3. Claims that are unprecedented such as, “I own a 400-foot-long nuclear-powered submarine.” Such submarines do exist and no new science would be needed for this to be a true statement. Nevertheless, the facts that (1) there is no record of a person owning such a thing, (2) they are very difficult to steal, and (3) they are enormously expensive to build makes this claim very implausible.
4. Claims that are inconceivable today (but perhaps reasonable tomorrow) such as, “I own a time machine.” These machines do not exist today. New science and technology would be needed to build one, if it could be built at all. On the optimistic side, humanity continues to uncover new science and invent new technology, so a claim in this category might become possible in the future.
5. Claims without precedent such as, “A supernatural being created everything and interacts with humans on earth today.” This claim is popular, but it is built on nothing. There is no objective evidence of any supernatural being, let alone one that created the universe.
Big submarines do exist, so someone might own one someday. Technology does exist, so time machines might be built in the future, and then someone might own one. But science recognizes no supernatural claims, and there’s no reason to imagine that they will become more plausible in the future. No future developments in science or technology will help God make himself more available.
We can imagine a man building a time machine (Wells’ The Time Machine, 1895 or Back to the Future, 1985), and we can imagine God revealing himself to an ordinary man (The Shack, 2007 or Genesis, first millennium BCE). These imaginings are desirable, but they are fiction.

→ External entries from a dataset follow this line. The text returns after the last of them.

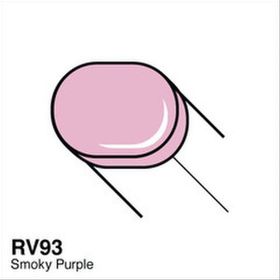 Copic Rv93 Smoky Purple Sketch Marker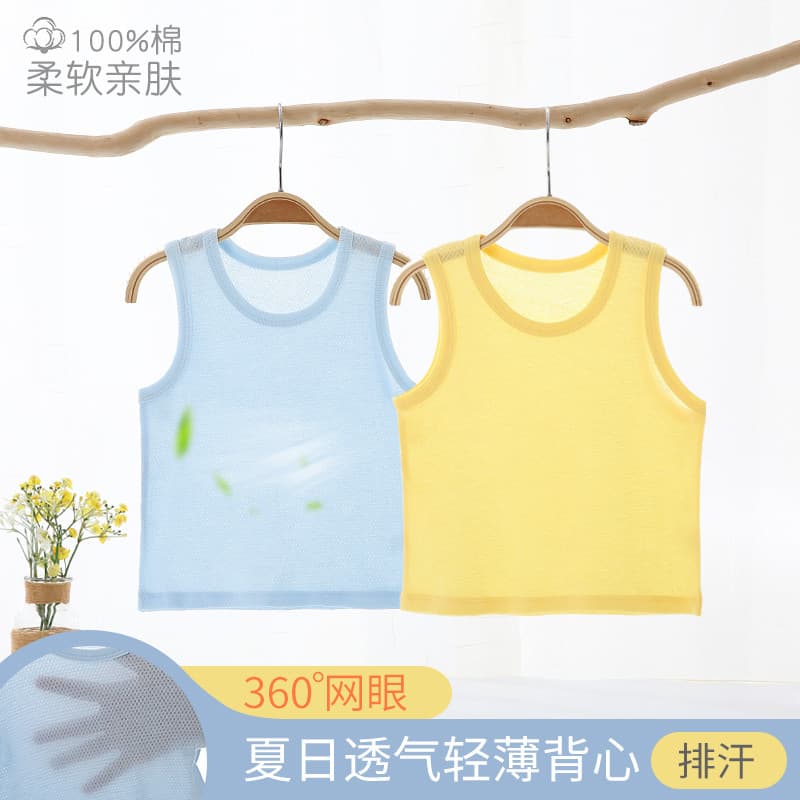 Bebê verão colete bebê crianças fino algodão superior pulôver sem mangas malha respirável cor sólida camisa de fundo tam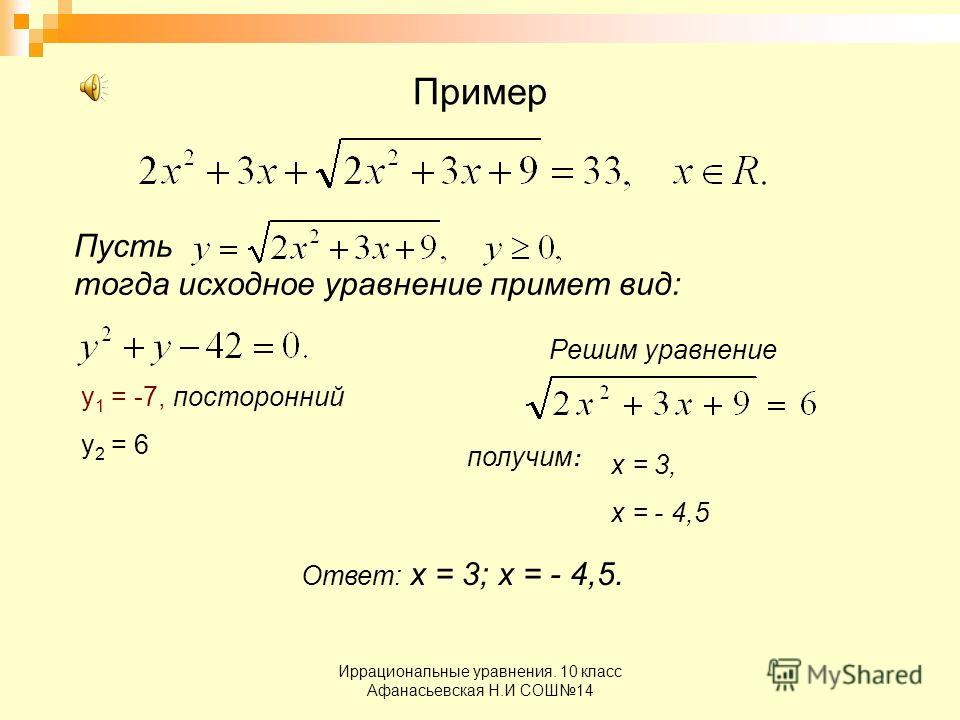 Уравнения 7 класс примеры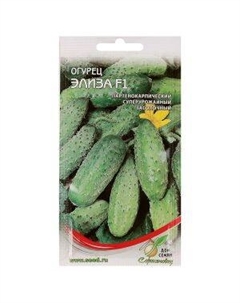 Семена огурец Элиза F1 Сортсемово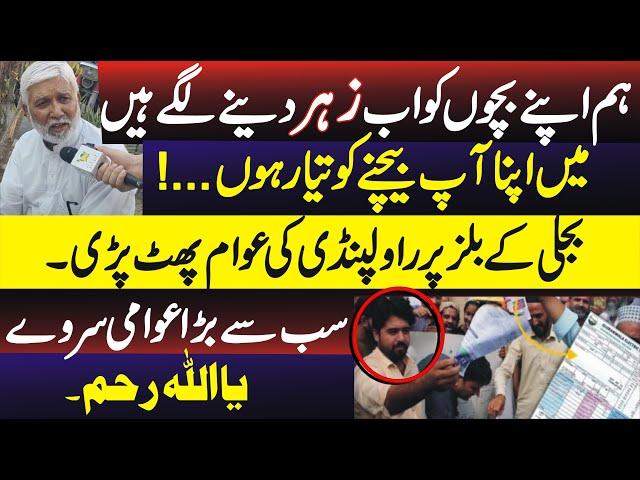 Inflation and High Electricity Bills: Rawalpindi Speaks Out Against Maryam Nawaz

Of course, billions of people today believe in some variation of this supernatural claim, but because these many claims are mutually contradictory they do more to argue that humans invent religions than that god(s) exist. The Christian who eagerly points to the billions who believe in a supernatural something will also be quick to undercut this popularity by rejecting an all-roads-lead-to-God attitude.
Christian apologists advance “God did it!” in response to a scientific impasse such as “How did life originate?” or “What came before the Big Bang?” but they ignore how far-fetched the supernatural claim is. They confuse familiarity with plausibility, and on this exponential scale, God isn’t remotely plausible.

When deciding between two competing theories,
always go with the one that doesn’t involve a magic spell.